Published: June 25, 2013

Spatial training boosts math skills

Contact(s): Andy Henion Media Communications office: (517) 355-3294 cell: (517) 281-6949 Andy.Henion@cabs.msu.edu, Kelly Mix Education office: (517) 432-9884 kmix@msu.edu

Training young children in spatial reasoning can improve their math performance, according to a groundbreaking study from Michigan State University education scholars.

The researchers trained 6- to 8-year-olds in mental rotation, a spatial ability, and found their scores on addition and subtraction problems improved significantly. The mental rotation training involved imagining how two halves of an object would come together to make a whole, when the halves have been turned at an angle (see example).

Past research has found a link between spatial reasoning and math, but the MSU study is the first to provide direct evidence of a causal connection – that when children are trained in one ability, improvement is seen in the other. The findings will be published in a forthcoming issue of the Journal of Cognition and Development.

Kelly Mix, professor of educational psychology, said the findings suggest spatial training “primes” the brain to better tackle calculation problems. Mix authored the study with Yi-Ling Cheng, a doctoral student in MSU’s College of Education.

“What’s shocking is that we saw these improvements in math performance after giving the students just one 20-minute training session in spatial ability,” Mix said. “Imagine if the training had been six weeks.”

Understanding the connection between spatial ability and math, she said, is especially important in the early elementary grades because many studies indicate early intervention is critical for closing achievement gaps in math.

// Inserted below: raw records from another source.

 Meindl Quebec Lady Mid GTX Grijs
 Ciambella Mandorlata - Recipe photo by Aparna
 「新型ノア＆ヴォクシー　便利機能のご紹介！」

Spatial ability is important for success in many fields, from architecture to engineering to meteorology, according to a Johns Hopkins University paper. An astronomer must visualize the structure of the solar system and the motions of the objects in it, for example, while a radiologist must be able to interpret the image on an X-ray.

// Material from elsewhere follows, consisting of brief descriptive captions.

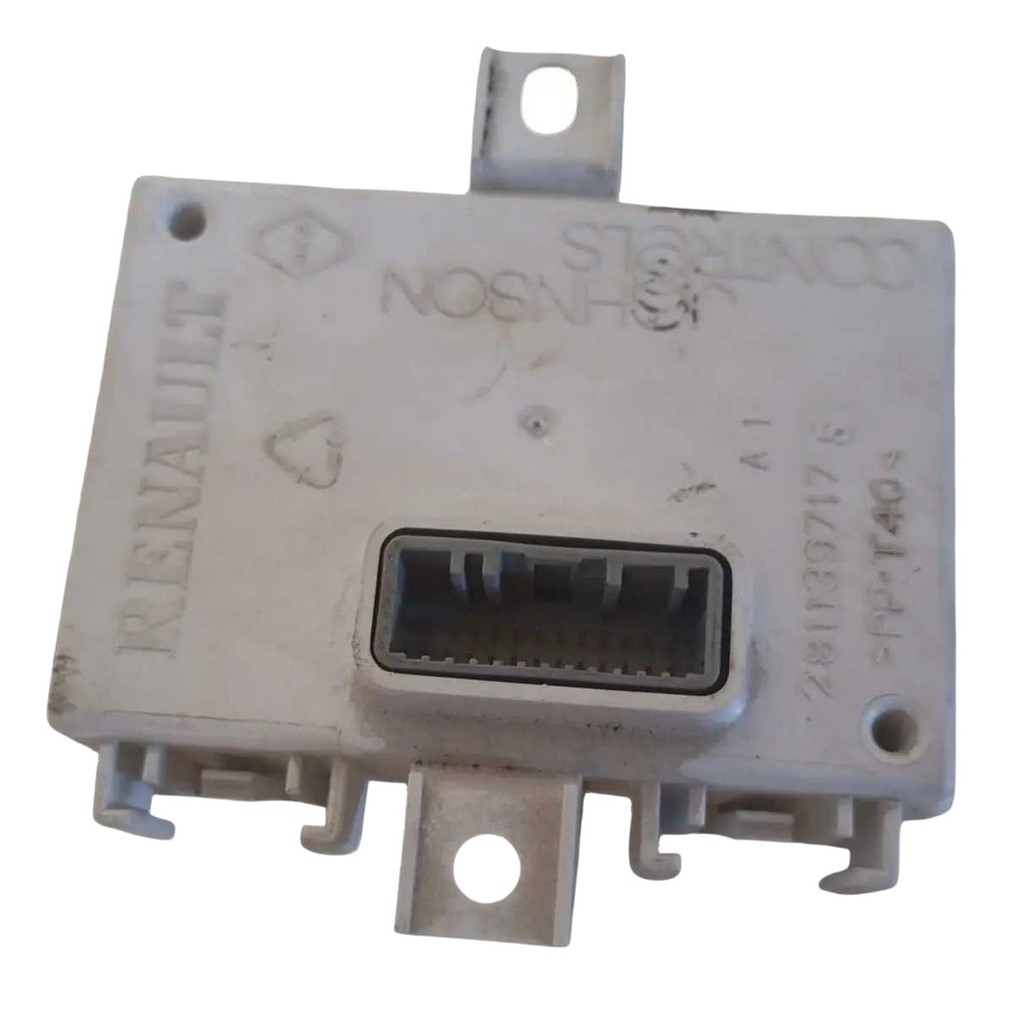 Modulo Conforto Som Kwid 1.0 2019 2020 2021 283467680r 1 - Imagem 4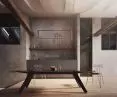 A space with plenty of natural light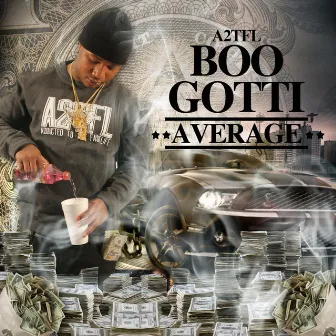 Average by A2tfl Boo Gotti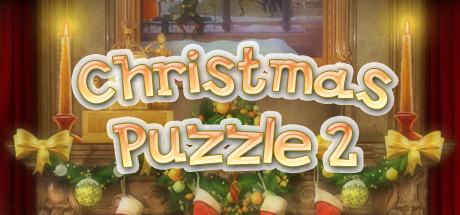 Christmas Puzzle 2 Cover Image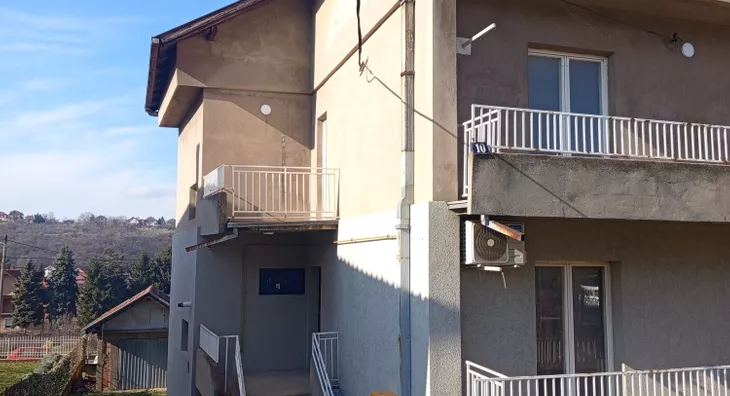 4-etažna kuća | 4zida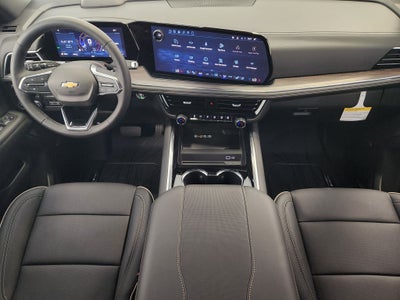 2027 Chevrolet Suburban Premier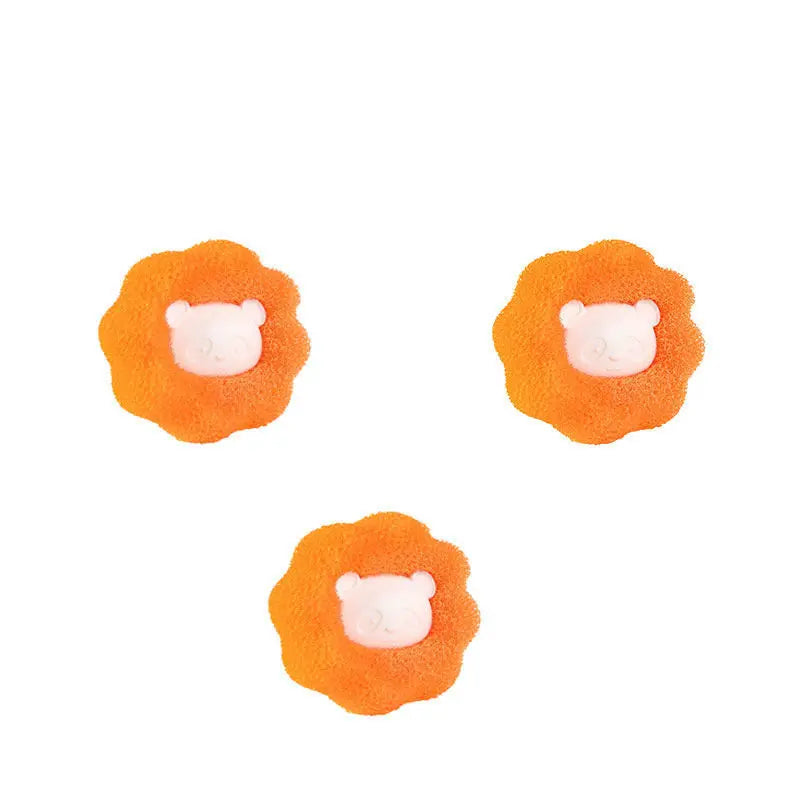 Sponge Laundry Ball for Pet Hair and Lint Removal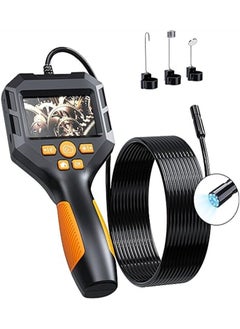 Buy Internal Tube Borescope Camera with Light, IP68 Waterproof Borescope, 1080 HD Inspection Camera Serpentine Camera, 16.5ft Borescope Camera, Men's Gadget (2.8 inch) in UAE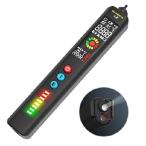 非接触電圧テスターペン一体型赤外線温度計巨大なEBTNLCDスクリーンとデ...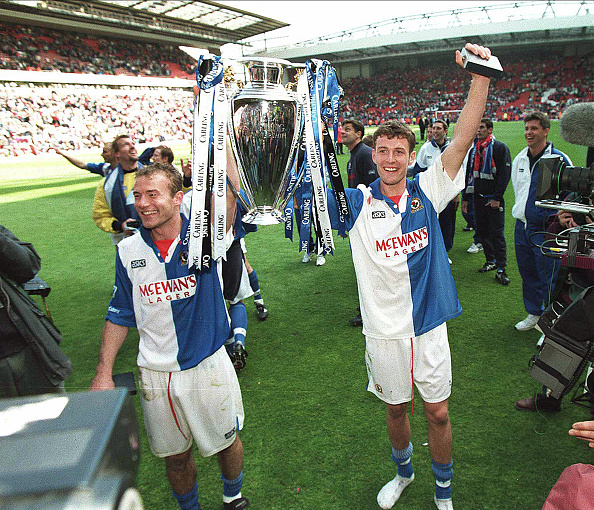 Liverpool V Blackburn Rovers, Premier League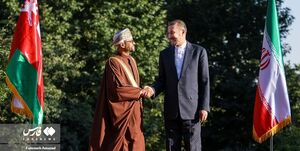 ابراز خرسندی وزیر خارجه عمان از روند رو به رشد روابط با ایران
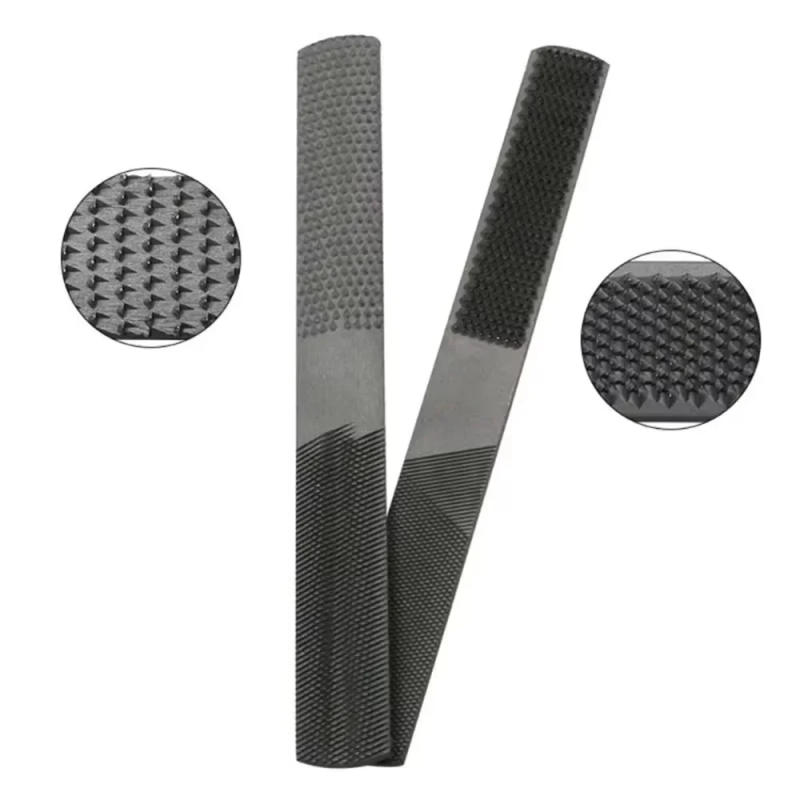 Description Picture 5 of itemNew 4 in 1 Wood Carving Metal File Carbon Steel Rasp Files Carpentry Woodworking Carving Hand Mill Tool Woodwork Tools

Some education experts have called for including spatial reasoning in the elementary math curriculum. But there are many forms of spatial ability and Mix said it’s important to first figure out how each of them may or may not relate to the various math disciplines.

To that end, Mix is leading a larger study that tests elementary students on different forms of spatial ability and math performance.

Mix’s research into spatial ability and math is funded by two grants totaling $2.8 million from the Institute of Education Sciences, the research arm of the U.S. Department of Education.